Kutipan Halaman:
◆ ◆ ◆ ◆

SELAMAT MEMBACA

Monday, 1 July 2013

HUT POLRI KE-64


CATATAN REFORMASI POLRI DI HUT BHAYANGKARA KE-64
Oleh : Ian Haba Ora

Reformasi Polri
Reformasi polisi merupakan bagian dari reformasi sektor keamanan. Reformasi sektor keamanan merupakan sebuah konsep reformasi dibidang keamanan yang bersifat holistic, mulai dari aktor, disiplin dan aktivitas; bergerak didalam prinsip dan norma demokratis; dengan demikian tujuan akhir dari RSK adalah terbentuknya sebuah sistem keamanan nasional yang integratif, demokratis dan humanis. Sedangkan reformasi kepolisian didefenisikan sebagai transformasi organisasi kepolisian agar lebih profesional dan akuntabel dalam memberikan pelayanan, tanggap dalam merespon ancaman, serta responsif dalam memahami kebutuhan masyarakat. Disini polisi dituntut untuk profesional dan akuntabilitas.

Maksud dari polisi profesional mengacu pada penggunaan pengetahuan dan keahlian dalam tugas kepolisian berdasarkan pendidikan dan latihan berjangka panjang; memberi layanan terbaik, otonom, memiliki lembaga kontrol atas kinerjanya, memiliki organisasi profesi melalui asosiasi, memiliki kode etik dan kebanggan profesi; profesi kepolisian sebagai pengabdian, bertanggung jawab atas monopoli keahlian dan memiliki seperangkat ajaran yang dijadikan asas untuk memberikan arah dan tujuan bagi kelangsungan hidup organisasi. Sedangkan secara akuntabilitas ditandai oleh kesediaan polisi menerima pengawasan atas wewenang yang diberikan. Tiga elemen akuntabilitas yang perlu diterapkan pada lembaga kepolisian: 1). Answeribility, mengacu pada kewajiban polisi memberikan informasi dan penjelasan atas segala apa yang mereka lakukan; 2). Enforcement, mengacu pada kemampuan polisi menerapkan sanksi kepada anggota apabila mereka mangkir dari tugas-tugas negara/publik; 3). Punishibility, mengacu pada kesediaan polisi untuk menerima sanksi bila mereka terbukti melanggar code of conduct atau tindak pidana. Dengan demikian, tujuan dari reformasi polisi adalah membentuk lembaga kepolisian untuk profesional dan bertanggung jawab atas tiap tindakan yang diambil dan menghormati hak asasi manusia. Mengapa diperlukan reformasi Polri?

◆ ◆ ◆ ◆

Data Terekam:
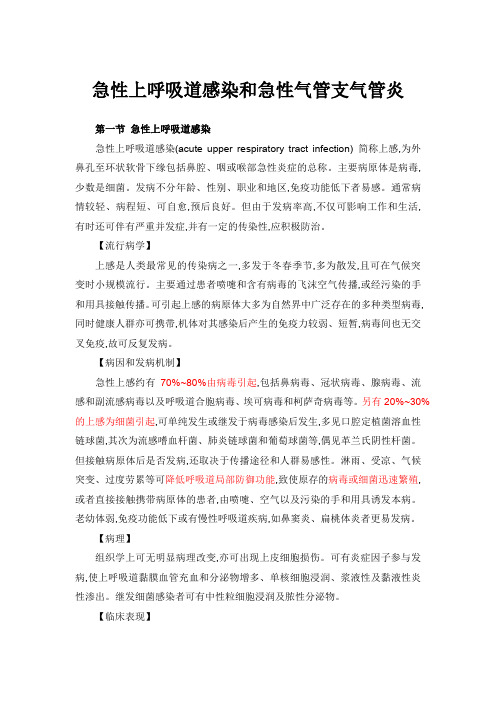 急性上呼吸道感染和急性气管支气管炎

第一节 急性上呼吸道感染

急性上呼吸道感染(acute upper respiratory tract infection) 简称上感,为外鼻孔至环状软骨下缘包括鼻腔、咽或喉部急性炎症的总称。主要病原体是病毒,少数是细菌。发病不分年龄、性别、职业和地区,免疫功能低下者易感。通常病情较轻、病程短、可自愈,预后良好。但由于发病率高,不仅可影响工作和生活,有时还可伴有严重并发症,并有一定的传染性,应积极防治。

【流行病学】

上感是人类最常见的传染病之一,多发于冬春季节,多为散发,且可在气候突变时小规模流行。主要通过患者喷嚏和含有病毒的飞沫空气传播,或经污染的手和用具接触传播。可引起上感的病原体大多为自然界中广泛存在的多种类型病毒,同时健康人群亦可携带,机体对其感染后产生的免疫力较弱、短暂,病毒间也无交叉免疫,故可反复发病。

【病因和发病机制】

急性上感约有 70%~80%由病毒引起,包括鼻病毒、冠状病毒、腺病毒、流感和副流感病毒以及呼吸道合胞病毒、埃可病毒和柯萨奇病毒等。另有 20%~30%的上感为细菌引起,可单纯发生或继发于病毒感染后发生,多见口腔定植菌溶血性链球菌,其次为流感嗜血杆菌、肺炎链球菌和葡萄球菌等,偶见革兰氏阴性杆菌。但接触病原体后是否发病,还取决于传播途径和人群易感性。淋雨、受凉、气候突变、过度劳累等可降低呼吸道局部防御功能,致使原存的病毒或细菌迅速繁殖,或者直接接触携带病原体的患者,由喷嚏、空气以及污染的手和用具诱发本病。老幼体弱,免疫功能低下或有慢性呼吸道疾病,如鼻窦炎、扁桃体炎者更易发病。

【病理】

组织学上可无明显病理改变,亦可出现上皮细胞损伤。可有炎症因子参与发病,使上呼吸道黏膜血管充血和分泌物增多、单核细胞浸润、浆液性及黏液性炎性渗出。继发细菌感染者可有中性粒细胞浸润及脓性分泌物。

【临床表现】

◆ ◆ ◆ ◆

Instruksi Kerja:
(a) Ulangi bagian kutipan tentang reformasi Polri, mulai dari "Monday, 1 July" dan terus sampai "profesional dan akuntabilitas.", tanpa mengubah satu kata pun.
(b) Menurut kutipan tentang reformasi Polri, reformasi polisi merupakan bagian dari reformasi apa?
(c) Bagaimana kalimat "Reformasi polisi merupakan bagian dari reformasi sektor keamanan." dari kutipan tentang reformasi Polri diterjemahkan ke dalam bahasa Inggris?

Pemecahan Masalah:
(a)
Monday, 1 July 2013

HUT POLRI KE-64


CATATAN REFORMASI POLRI DI HUT BHAYANGKARA KE-64
Oleh : Ian Haba Ora

Reformasi Polri
Reformasi polisi merupakan bagian dari reformasi sektor keamanan. Reformasi sektor keamanan merupakan sebuah konsep reformasi dibidang keamanan yang bersifat holistic, mulai dari aktor, disiplin dan aktivitas; bergerak didalam prinsip dan norma demokratis; dengan demikian tujuan akhir dari RSK adalah terbentuknya sebuah sistem keamanan nasional yang integratif, demokratis dan humanis. Sedangkan reformasi kepolisian didefenisikan sebagai transformasi organisasi kepolisian agar lebih profesional dan akuntabel dalam memberikan pelayanan, tanggap dalam merespon ancaman, serta responsif dalam memahami kebutuhan masyarakat. Disini polisi dituntut untuk profesional dan akuntabilitas.

(b) Reformasi sektor keamanan.

(c) Police reform is part of security sector reform.